# Action item:
Omit the images, then repeat the listing exactly.

# Collected material:
-=-=-=-=-

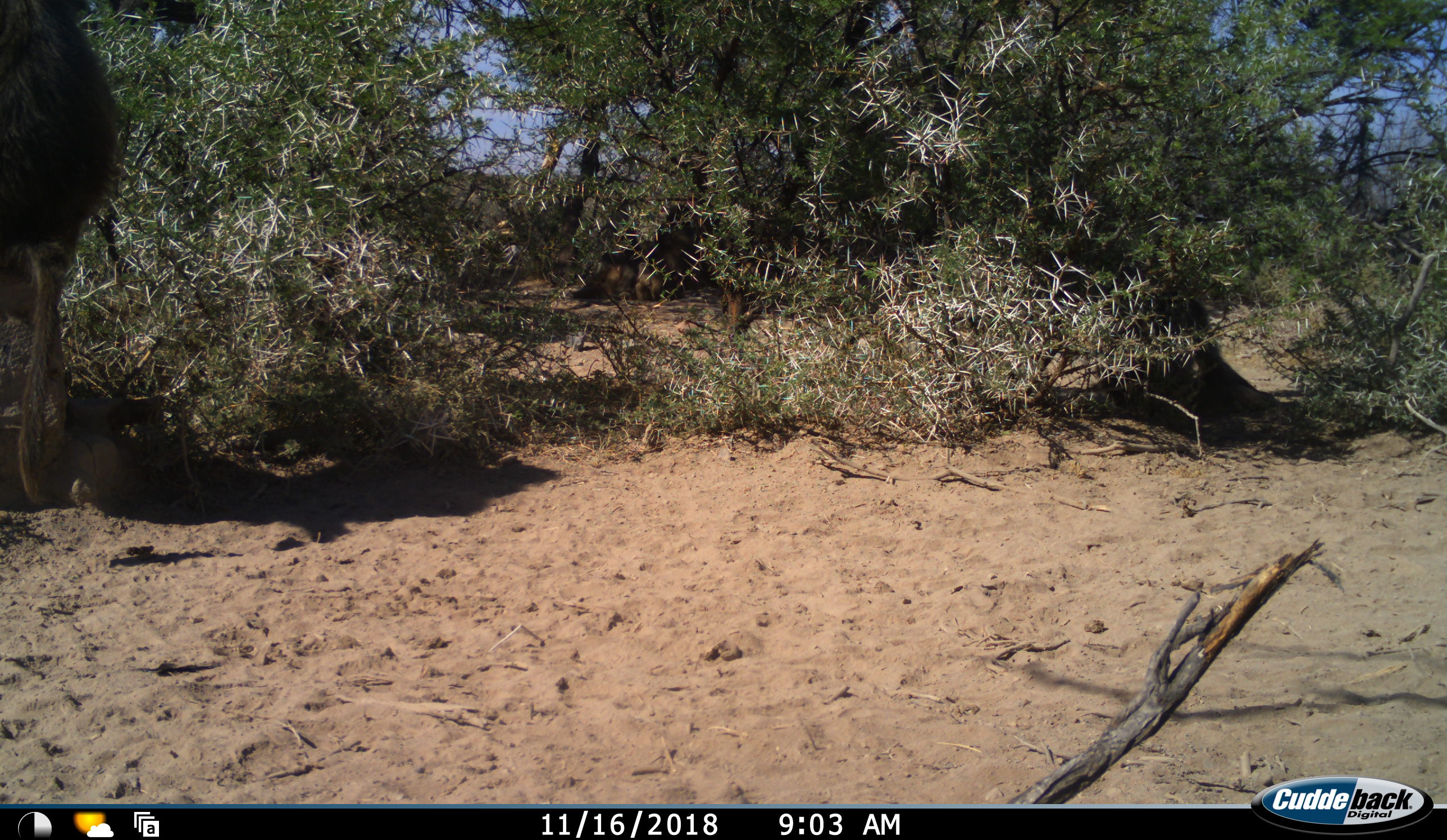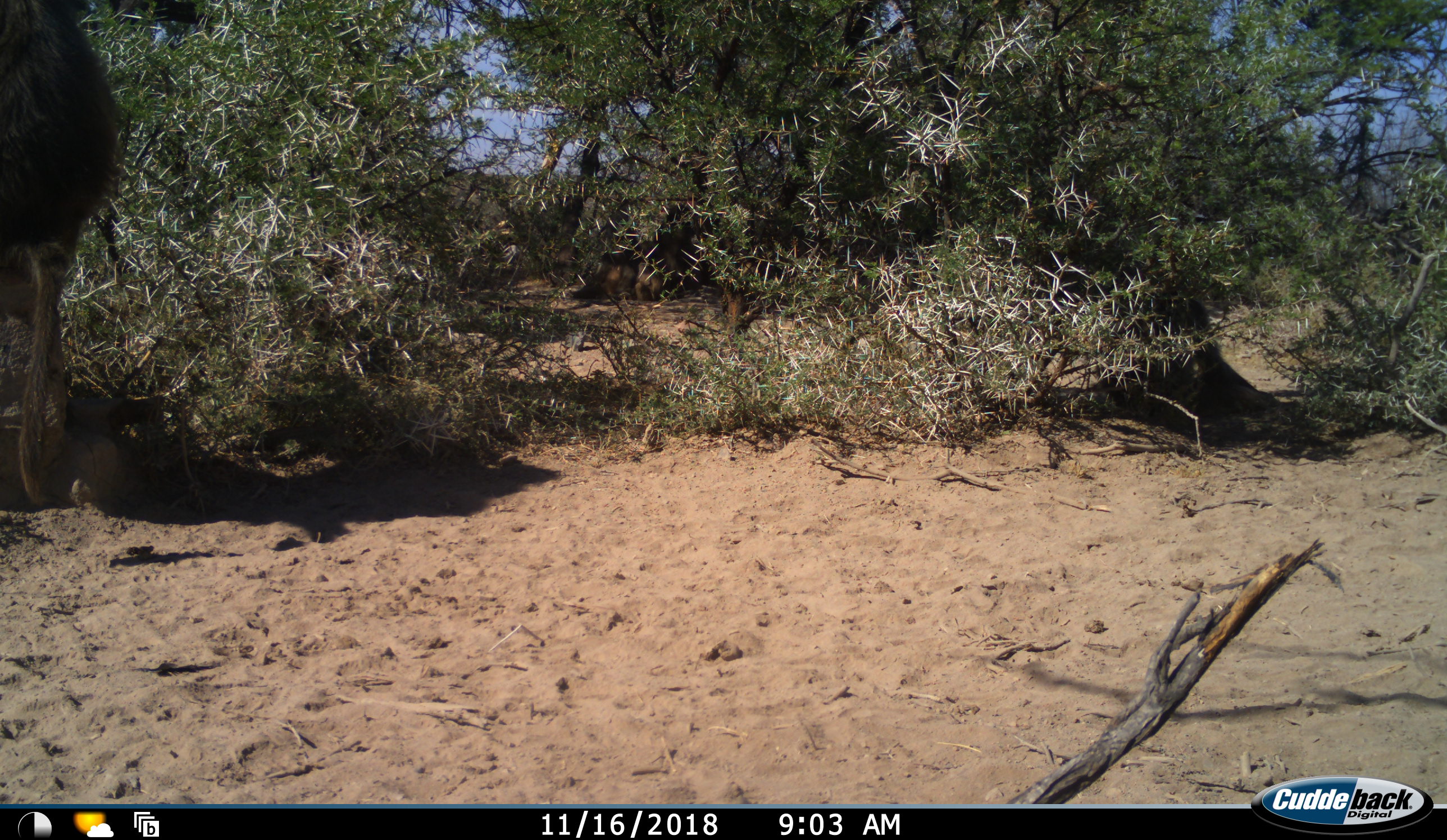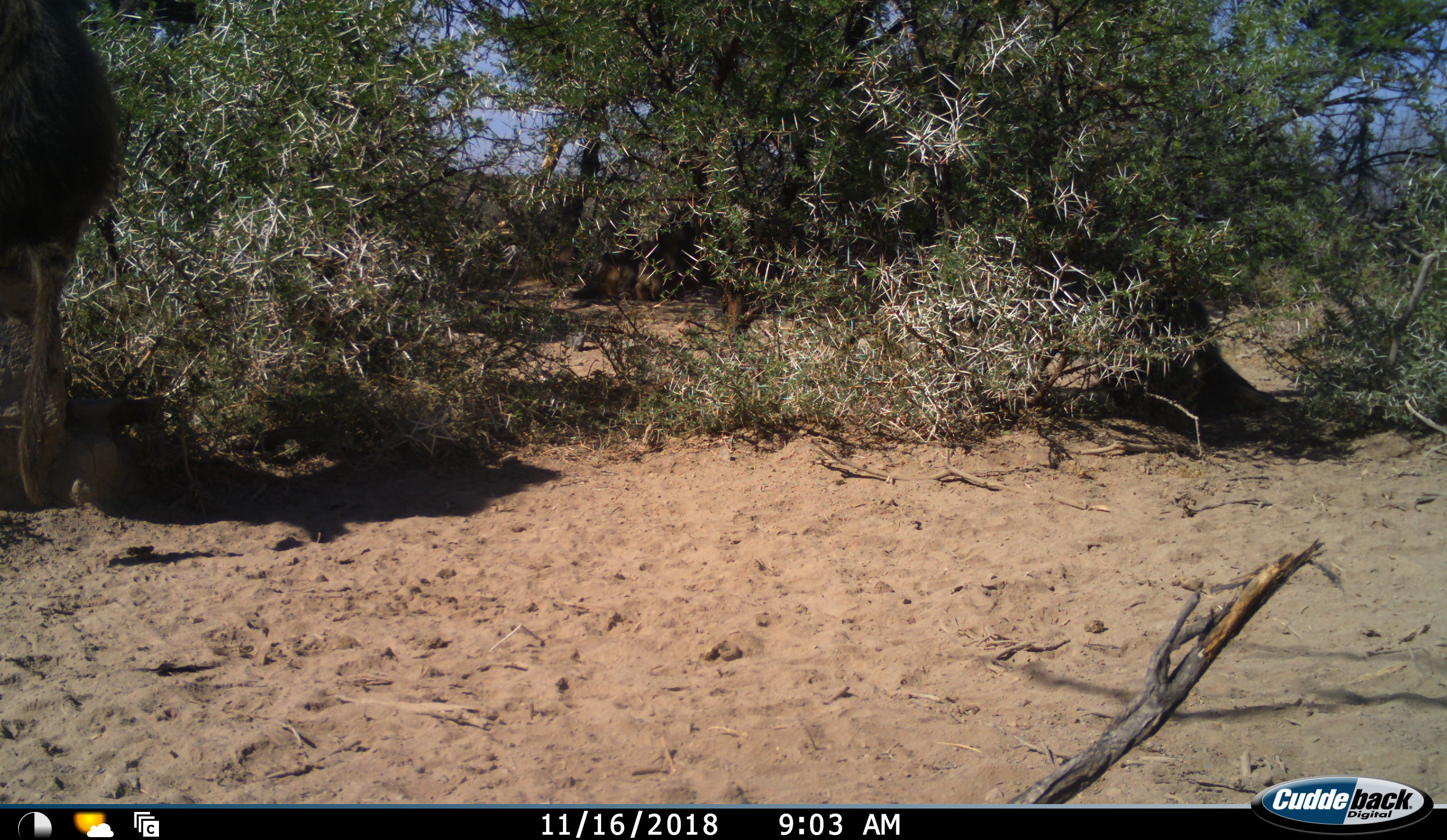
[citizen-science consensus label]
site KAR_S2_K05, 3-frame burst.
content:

-=-=-=-=-

# Reply to the task:
[citizen-science consensus label]
site KAR_S2_K05, 3-frame burst.
content:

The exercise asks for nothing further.